Strona:PL Józef Ignacy Kraszewski-Hrabina Kosel tom 1 181.jpeg

Ta strona została uwierzytelniona.

Dnia 12 maja w Dreznie obchodzono dzień imienia króla, na który przybyli książę Eberhard Ludwik würtemberski i Hohenzolern; pito więc śmiertelnie i na zabój, strzelano, jeżdżono, polowano, a Cosel niezmordowana towarzyszyła zawsze i wszędzie królowi.

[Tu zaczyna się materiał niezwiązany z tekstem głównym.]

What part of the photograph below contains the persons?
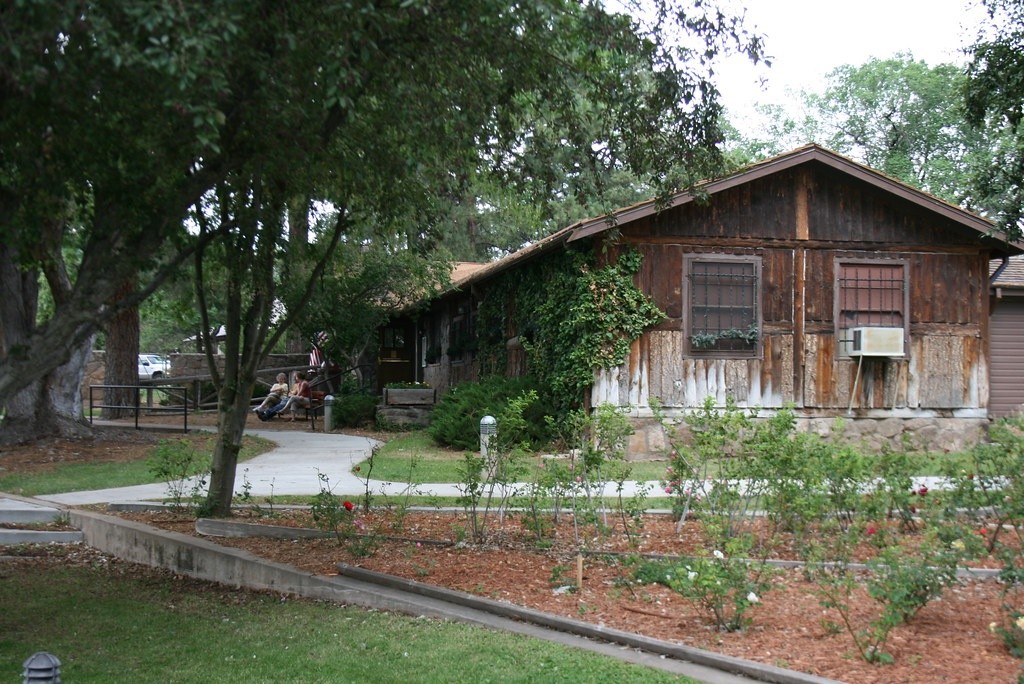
[253,372,312,423]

Na starych słowiańskich sadybach łużyckich w Niżycy, leży od wieczna osada u stóp góry którą „stołpami“ niegdyś zwano. Dziwną natury igraszką wyparte z łona ziemi siłą jakąś potężną, sterczą tu bazaltowe słupy czarne, ściśnięte jakby ręką duchów, obrobione w foremne olbrzymie kryształy. Na tych skałach, które żelazo z trudnością pożyć może; przed wieki wzniósł się gród panujący i broniący u stóp jego rozłożoną osadę. Z wierzchołka góry z któréj wnętrzności wychodzą czarne słupy, wzrok sięga w dalekie kraje dokoła; na południe widać wyniosłości lasami okryte gór saskich i czeskich, ku zachodowi sterczy grzebień miedzianych gór Saksonii; bliżéj jak olbrzymie ucięte piramidy widać zamkowe skały, na których siedzą Sonnenstein, Ditterzbach... Ohorn, na wschód lasy i góry Hochwaldu: w linii daléj majaczeją osady czeskie.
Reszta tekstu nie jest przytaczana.